O Primeiro dos Bens!
" a medicina é a primeira das ciências enquanto a saúde fôr o primeiro dos bens".
Frase habitual nos corredores da Faculdade de Medicina, dita com muita presunção e água-benta, mais para aborrecer os amigos não estudantes de Medicina do que a convicção com que era dita quereria demonstrar.
Era utilizada pelos estudantes de Medicina como uma espécie de vingança contra os que diziam, um pouco jocosamente, que medicina era marranço e pouco mais.
Na realidade, até podemos aceitar que a medicina pode não ser uma ciência em si, mas sim um conjunto de ciências que promovem o conhecimento e que, devidamente agregadas, se transformam em Medicina. A Química, a Física, a Biologia, a Fisiologia, a Matemática, a Farmacologia, a Matemática, todas as ciências ditas exactas promovem o conhecimento através da experiência, da tentativa e erro, de mais experiência uma e outra vez, até chegar a um resultado final seguro.
A Medicina será, talvez, uma filosofia que une o conhecimento gerado pelas chamadas Ciências Exactas a uma base filosófica, com o serviço ao próximo, aos que sofrem, a ser o aglutinador e catalisador dessa união de conhecimentos.
A Medicina em si não é sinónimo de Saúde, mas contribui para a Saúde. Esta é definida pela Organização Mundial de Saúde como "um estado de completo bem-estar físico, mental e social e não somente ausência de afecções e enfermidades". A saúde não é um bem individual; é um valor colectivo, um bem de todos, devendo cada um gozá-la individualmente, sem prejuízo de outrem e, solidariamente, com todos, tal como a Medicina e a Enfermagem e todas as áreas Especializadas que comungam as mesmas finalidades, são uma união de conhecimentos vindos de muita áreas distintas.
Por isso, falar de Saúde como mais um artigo de jogo político vai enviesar conhecimentos, pois as abordagens políticas não são, habitualmente, baseadas em conhecimento científico e sim, também habitualmente, em convicções de ordem pessoal que não passaram pelo crivo da experimentação, da hipótese conducente a uma tese testada e re-testada até um resultado seguro e fiável.
Mas, sendo, também, uma abordagem filosófica de convergência de conhecimentos, deve, por isso mesmo, ser esse o ponto de partida para uma abordagem global.

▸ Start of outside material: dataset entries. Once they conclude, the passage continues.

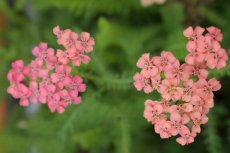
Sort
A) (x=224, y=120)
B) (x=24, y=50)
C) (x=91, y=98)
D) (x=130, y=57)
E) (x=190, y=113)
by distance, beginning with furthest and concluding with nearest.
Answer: (x=24, y=50), (x=224, y=120), (x=130, y=57), (x=91, y=98), (x=190, y=113)

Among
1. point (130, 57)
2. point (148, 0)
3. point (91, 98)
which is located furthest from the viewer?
point (130, 57)

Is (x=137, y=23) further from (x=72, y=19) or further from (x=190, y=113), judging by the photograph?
(x=190, y=113)

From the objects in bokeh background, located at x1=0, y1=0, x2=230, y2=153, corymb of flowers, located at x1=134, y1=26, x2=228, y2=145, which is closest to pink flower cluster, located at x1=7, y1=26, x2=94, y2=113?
bokeh background, located at x1=0, y1=0, x2=230, y2=153

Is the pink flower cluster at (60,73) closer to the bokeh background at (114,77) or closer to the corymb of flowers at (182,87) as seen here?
the bokeh background at (114,77)

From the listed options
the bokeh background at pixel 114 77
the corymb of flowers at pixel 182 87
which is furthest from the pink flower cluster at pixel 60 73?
the corymb of flowers at pixel 182 87

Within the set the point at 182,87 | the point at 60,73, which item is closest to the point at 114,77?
the point at 60,73

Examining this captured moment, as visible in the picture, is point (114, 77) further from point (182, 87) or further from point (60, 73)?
point (182, 87)

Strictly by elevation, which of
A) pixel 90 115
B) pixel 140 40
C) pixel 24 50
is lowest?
pixel 90 115

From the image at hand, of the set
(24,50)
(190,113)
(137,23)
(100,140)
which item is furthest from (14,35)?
(190,113)
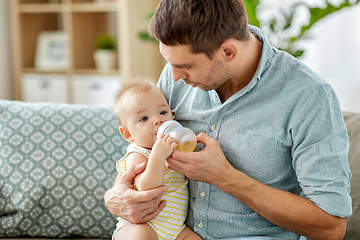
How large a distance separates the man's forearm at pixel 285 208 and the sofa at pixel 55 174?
0.72m

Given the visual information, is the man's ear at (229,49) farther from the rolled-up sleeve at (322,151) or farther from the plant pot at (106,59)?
the plant pot at (106,59)

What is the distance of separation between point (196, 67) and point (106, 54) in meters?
3.13

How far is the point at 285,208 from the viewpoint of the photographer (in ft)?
4.65

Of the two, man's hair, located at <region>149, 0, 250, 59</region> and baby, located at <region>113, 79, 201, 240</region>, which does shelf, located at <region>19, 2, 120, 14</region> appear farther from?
man's hair, located at <region>149, 0, 250, 59</region>

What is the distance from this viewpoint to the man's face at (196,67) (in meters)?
1.40

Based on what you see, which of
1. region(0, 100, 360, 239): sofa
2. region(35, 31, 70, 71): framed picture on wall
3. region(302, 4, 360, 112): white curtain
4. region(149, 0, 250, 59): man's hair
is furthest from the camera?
region(35, 31, 70, 71): framed picture on wall

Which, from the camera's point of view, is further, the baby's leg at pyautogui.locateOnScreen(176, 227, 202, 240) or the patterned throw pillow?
the patterned throw pillow

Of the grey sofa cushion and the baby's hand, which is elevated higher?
the baby's hand

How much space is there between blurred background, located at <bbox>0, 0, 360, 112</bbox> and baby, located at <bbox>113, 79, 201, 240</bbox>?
7.16 ft

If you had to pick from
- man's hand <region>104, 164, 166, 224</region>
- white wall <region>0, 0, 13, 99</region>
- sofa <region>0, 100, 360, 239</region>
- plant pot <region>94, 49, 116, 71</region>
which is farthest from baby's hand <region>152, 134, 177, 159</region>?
white wall <region>0, 0, 13, 99</region>

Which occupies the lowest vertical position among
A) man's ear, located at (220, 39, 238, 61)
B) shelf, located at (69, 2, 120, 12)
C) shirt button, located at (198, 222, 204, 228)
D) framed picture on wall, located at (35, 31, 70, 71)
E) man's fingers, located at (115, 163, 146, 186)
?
framed picture on wall, located at (35, 31, 70, 71)

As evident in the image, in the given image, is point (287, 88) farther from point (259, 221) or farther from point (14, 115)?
point (14, 115)

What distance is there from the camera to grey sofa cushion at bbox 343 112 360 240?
174 centimetres

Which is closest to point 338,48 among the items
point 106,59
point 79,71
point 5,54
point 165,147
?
point 106,59
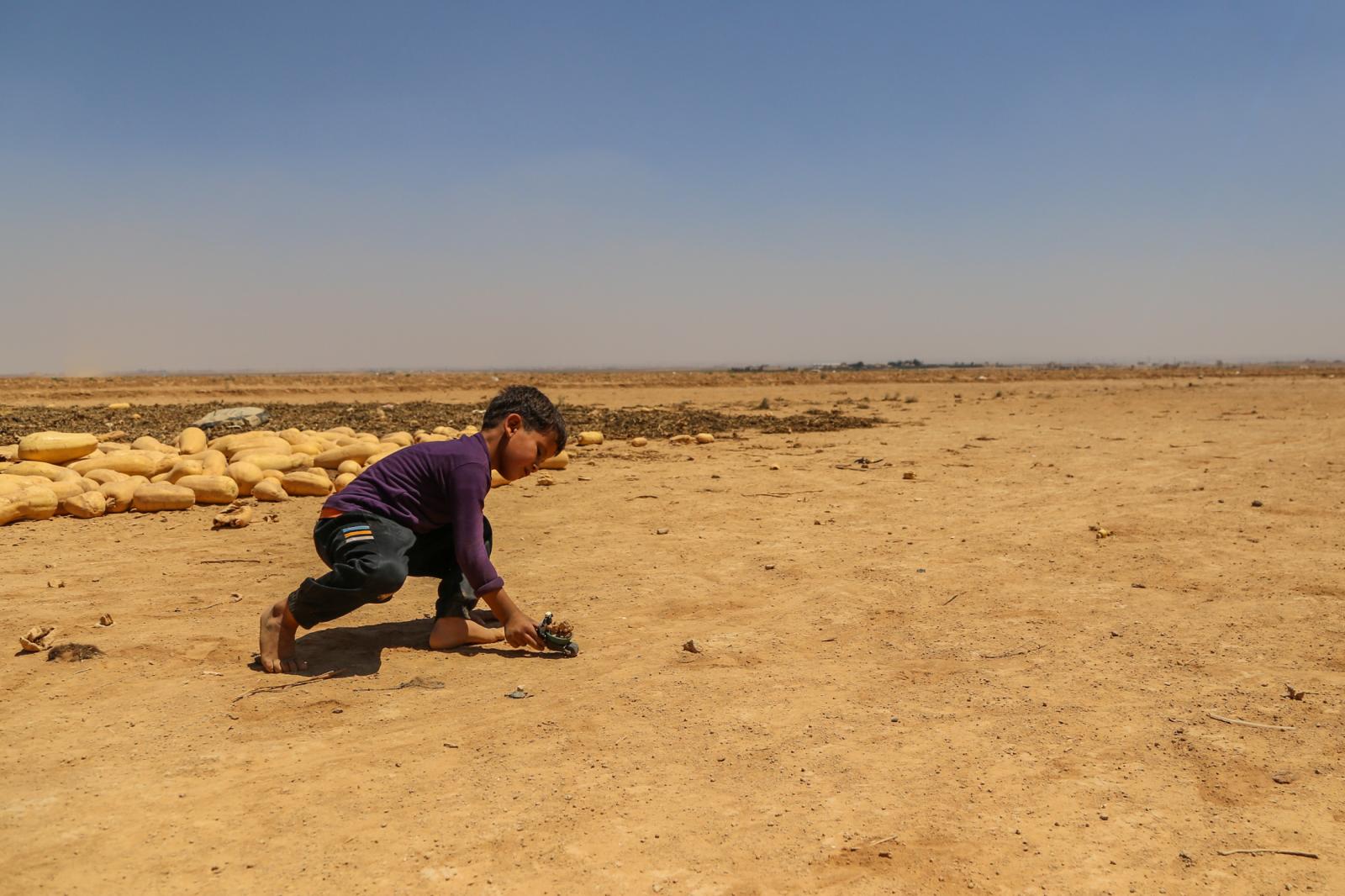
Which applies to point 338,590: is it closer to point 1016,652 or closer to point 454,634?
point 454,634

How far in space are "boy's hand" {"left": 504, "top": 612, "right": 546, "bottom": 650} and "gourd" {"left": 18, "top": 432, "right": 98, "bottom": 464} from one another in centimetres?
692

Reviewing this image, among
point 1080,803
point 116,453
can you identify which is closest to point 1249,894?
point 1080,803

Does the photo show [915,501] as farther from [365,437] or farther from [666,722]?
[365,437]

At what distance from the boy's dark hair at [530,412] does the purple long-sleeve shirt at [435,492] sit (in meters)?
0.14

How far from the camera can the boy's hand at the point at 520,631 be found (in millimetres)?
4074

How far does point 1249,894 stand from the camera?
2320 millimetres

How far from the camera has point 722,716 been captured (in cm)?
348

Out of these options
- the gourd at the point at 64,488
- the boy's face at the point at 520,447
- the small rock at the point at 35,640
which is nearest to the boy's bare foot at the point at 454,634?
the boy's face at the point at 520,447

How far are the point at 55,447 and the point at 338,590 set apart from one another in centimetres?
645

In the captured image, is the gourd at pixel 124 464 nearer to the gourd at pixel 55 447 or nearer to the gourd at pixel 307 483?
the gourd at pixel 55 447

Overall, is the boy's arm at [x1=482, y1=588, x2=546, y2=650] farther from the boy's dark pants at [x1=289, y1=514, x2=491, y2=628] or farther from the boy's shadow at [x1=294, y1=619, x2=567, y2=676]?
the boy's dark pants at [x1=289, y1=514, x2=491, y2=628]

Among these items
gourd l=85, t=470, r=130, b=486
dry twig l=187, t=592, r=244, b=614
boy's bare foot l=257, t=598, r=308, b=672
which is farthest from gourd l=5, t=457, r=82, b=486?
boy's bare foot l=257, t=598, r=308, b=672

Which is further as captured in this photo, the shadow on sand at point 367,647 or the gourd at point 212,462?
the gourd at point 212,462

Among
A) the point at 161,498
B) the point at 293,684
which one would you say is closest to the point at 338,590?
the point at 293,684
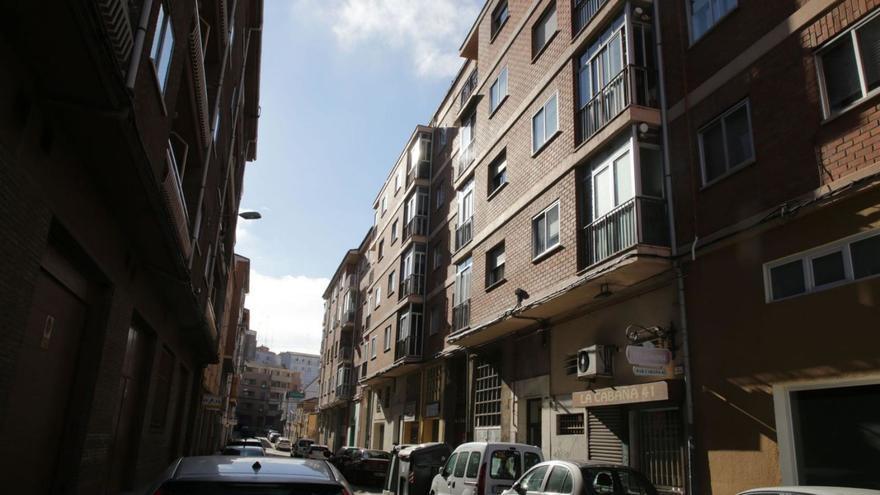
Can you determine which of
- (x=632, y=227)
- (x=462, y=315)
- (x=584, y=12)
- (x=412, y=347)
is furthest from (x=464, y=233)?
(x=632, y=227)

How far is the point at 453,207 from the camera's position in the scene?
2750 centimetres

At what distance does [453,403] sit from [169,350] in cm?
1071

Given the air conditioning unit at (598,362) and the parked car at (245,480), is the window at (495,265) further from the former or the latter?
the parked car at (245,480)

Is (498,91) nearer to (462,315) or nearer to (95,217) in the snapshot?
(462,315)

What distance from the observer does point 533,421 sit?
17078mm

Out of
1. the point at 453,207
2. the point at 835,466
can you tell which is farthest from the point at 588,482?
the point at 453,207

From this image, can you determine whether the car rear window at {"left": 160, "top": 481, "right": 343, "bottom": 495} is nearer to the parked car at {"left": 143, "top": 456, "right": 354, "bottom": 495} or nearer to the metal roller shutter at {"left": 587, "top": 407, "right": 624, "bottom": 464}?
the parked car at {"left": 143, "top": 456, "right": 354, "bottom": 495}

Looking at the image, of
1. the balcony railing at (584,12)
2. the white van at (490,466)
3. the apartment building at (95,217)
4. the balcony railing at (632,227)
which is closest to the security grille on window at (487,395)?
the white van at (490,466)

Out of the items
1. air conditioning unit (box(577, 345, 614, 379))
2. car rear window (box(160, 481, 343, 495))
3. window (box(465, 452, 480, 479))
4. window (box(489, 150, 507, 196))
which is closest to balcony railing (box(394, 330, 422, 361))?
window (box(489, 150, 507, 196))

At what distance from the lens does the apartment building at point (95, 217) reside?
527cm

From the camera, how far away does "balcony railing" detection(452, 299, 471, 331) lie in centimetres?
2102

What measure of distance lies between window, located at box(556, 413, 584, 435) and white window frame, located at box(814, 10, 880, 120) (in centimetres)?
811

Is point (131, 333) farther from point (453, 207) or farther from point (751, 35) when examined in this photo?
point (453, 207)

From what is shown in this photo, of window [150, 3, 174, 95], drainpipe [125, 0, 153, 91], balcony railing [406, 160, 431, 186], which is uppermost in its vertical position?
balcony railing [406, 160, 431, 186]
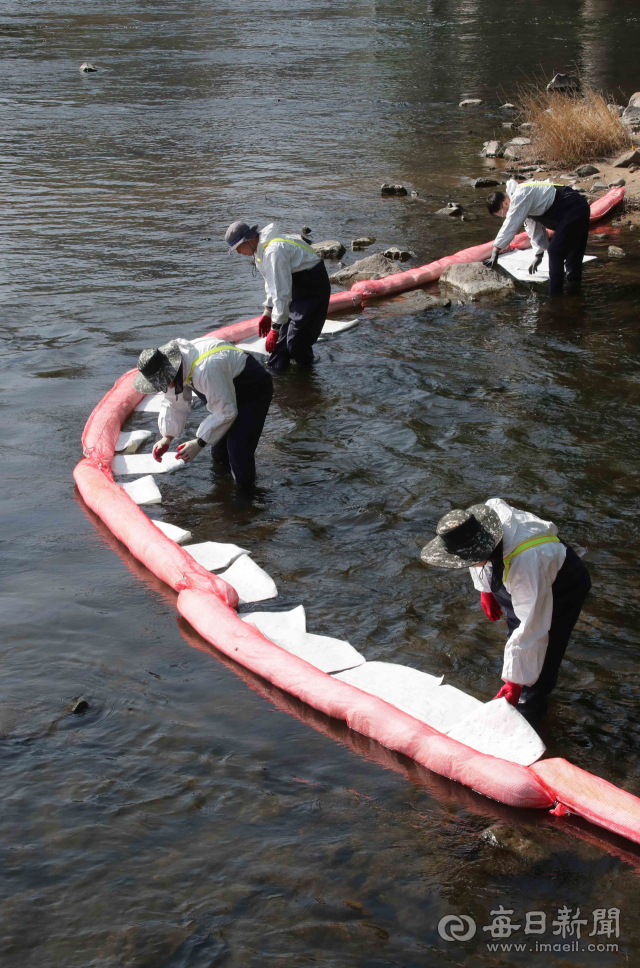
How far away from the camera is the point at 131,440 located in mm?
7617

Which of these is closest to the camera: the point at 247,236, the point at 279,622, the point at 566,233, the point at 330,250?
the point at 279,622

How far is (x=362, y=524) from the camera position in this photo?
20.5 feet

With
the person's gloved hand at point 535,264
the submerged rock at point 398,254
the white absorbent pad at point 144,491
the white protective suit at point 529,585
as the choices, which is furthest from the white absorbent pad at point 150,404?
the white protective suit at point 529,585

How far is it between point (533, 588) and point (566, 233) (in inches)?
269

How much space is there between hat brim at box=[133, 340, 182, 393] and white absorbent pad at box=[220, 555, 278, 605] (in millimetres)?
1267

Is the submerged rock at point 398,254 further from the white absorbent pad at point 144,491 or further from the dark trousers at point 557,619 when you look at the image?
the dark trousers at point 557,619

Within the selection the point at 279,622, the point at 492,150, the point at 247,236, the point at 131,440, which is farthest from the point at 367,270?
the point at 492,150

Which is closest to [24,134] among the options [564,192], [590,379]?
[564,192]

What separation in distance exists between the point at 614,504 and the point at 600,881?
3.13 meters

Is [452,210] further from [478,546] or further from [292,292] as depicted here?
[478,546]

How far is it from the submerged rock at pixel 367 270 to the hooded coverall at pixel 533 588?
7432mm

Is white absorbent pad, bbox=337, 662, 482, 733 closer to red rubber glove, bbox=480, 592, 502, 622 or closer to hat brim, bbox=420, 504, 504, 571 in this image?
red rubber glove, bbox=480, 592, 502, 622

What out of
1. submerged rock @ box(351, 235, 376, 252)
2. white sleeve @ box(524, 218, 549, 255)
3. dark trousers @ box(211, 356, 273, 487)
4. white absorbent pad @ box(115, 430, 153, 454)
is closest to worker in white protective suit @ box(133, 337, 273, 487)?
dark trousers @ box(211, 356, 273, 487)

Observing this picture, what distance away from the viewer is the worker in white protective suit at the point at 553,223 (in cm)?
945
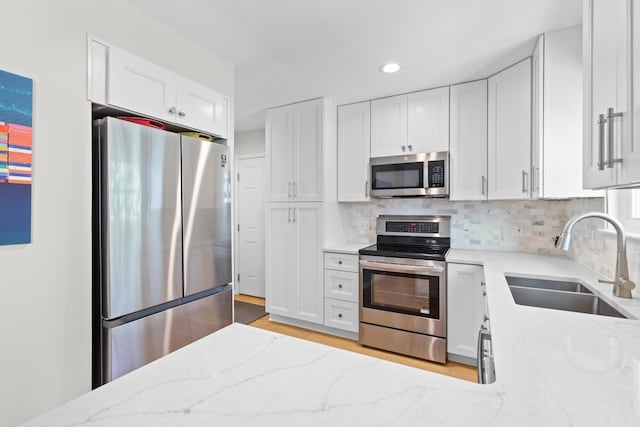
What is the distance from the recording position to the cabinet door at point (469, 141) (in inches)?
Answer: 100

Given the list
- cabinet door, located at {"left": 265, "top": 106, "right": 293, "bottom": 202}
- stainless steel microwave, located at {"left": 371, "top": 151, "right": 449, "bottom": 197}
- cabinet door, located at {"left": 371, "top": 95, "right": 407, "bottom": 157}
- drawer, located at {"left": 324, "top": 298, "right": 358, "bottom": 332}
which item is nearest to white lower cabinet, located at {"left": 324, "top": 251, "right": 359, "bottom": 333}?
drawer, located at {"left": 324, "top": 298, "right": 358, "bottom": 332}

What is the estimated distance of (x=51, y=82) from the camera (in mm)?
1383

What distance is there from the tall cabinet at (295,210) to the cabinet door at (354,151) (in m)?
0.28

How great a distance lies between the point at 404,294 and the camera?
8.55 ft

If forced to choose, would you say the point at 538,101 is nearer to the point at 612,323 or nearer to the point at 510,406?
the point at 612,323

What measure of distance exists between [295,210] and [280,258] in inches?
21.5

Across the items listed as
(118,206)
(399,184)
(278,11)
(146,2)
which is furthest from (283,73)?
(118,206)

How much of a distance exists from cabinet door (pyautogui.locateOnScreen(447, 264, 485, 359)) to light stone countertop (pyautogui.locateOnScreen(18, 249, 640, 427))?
1.50 meters

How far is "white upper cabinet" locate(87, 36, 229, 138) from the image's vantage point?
1560 mm

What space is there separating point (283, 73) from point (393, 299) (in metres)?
2.12

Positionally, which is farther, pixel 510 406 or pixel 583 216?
pixel 583 216

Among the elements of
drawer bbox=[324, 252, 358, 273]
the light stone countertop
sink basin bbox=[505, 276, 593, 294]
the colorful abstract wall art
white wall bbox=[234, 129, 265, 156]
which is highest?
white wall bbox=[234, 129, 265, 156]

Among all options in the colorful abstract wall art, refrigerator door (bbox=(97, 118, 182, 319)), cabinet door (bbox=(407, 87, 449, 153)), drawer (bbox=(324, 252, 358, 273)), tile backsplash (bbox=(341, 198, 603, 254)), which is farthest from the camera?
drawer (bbox=(324, 252, 358, 273))

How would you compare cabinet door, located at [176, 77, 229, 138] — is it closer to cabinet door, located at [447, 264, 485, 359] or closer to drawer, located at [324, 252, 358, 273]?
drawer, located at [324, 252, 358, 273]
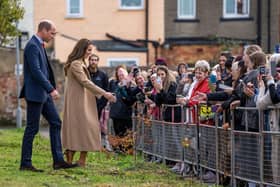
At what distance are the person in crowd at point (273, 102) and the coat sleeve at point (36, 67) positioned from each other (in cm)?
339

Podemos ter um hospital, um centro de saúde, um consultório muito bem acabados e muito bem equipados, mas se lá não habitar um conceito, de nada vale. Quer dizer, far-se-ão consultas e exames, mas não terão bons cuidados de saúde como resultado final.
Para que o resultado final seja eficiente e satisfatório, é necessária a conjugação de esforços de todos os intervenientes, incluindo o respeito pelo espaço de cada um, sem atropelos, em cooperação. A relação inter-pares é fundamental para a satisfação final do doente (utente em termos mais actuais e mais politicamente correcto), bem como de todos quantos são chamados a colaborar para essa finalidade. A motivação traz a satisfação, a desmotivação carrega a insatisfação.
A insatisfação dos profissionais que em conjunto trabalham para que a Saúde seja eficaz, conduz, inevitavelmente, à insatisfação do doente (utente).
E não é só por ser novo que passa a ser melhor.
Podemos ir num FIAT 600 novo ou num Mercedes topo de gama já com 120000 km (passem as publicidades) numa qualquer auto-estrada até a um qualquer destino desejado que, cumprindo as regras de boa condução, levaremos o mesmo tempo a percorrer os quilómetros desejados, mas provavelmente iremos mais confortáveis no segundo. Isto é, não é por ser novo que é melhor. Só é melhor se o conteúdo for melhor. Sobretudo o conteúdo humano.
Mas, muitas vezes, o "primeiro dos bens", serve para captar atenções, precisamente por ser um bem essencial ao bem estar físico, mental e social.
Uma estrutura nova pode ser uma forma de cuidados paliativos para uma mentalidade velha.
A vacinação anti Covid 19 demonstrou este aspecto: foi necessário encontrar uma mentalidade nova (o Almirante Gouveia e Melo) para reordenar o que parecia desordenado por uma mentalidade "velha".
Há que olhar para a pirâmide, tal como Maslow descreveu, de baixo para cima, começando pela base, e não de cima para baixo, só para satisfazer egos, transversais a todos quantos querem fazer sua "a primeira das ciências" (que já vimos não o ser) só porque necessitam de "satisfazer" o primeiro dos bens.
Podíamos, devíamos, sabíamos, fazer melhor.
E fizemo-lo quando chamámos o Almirante Gouveia e Melo.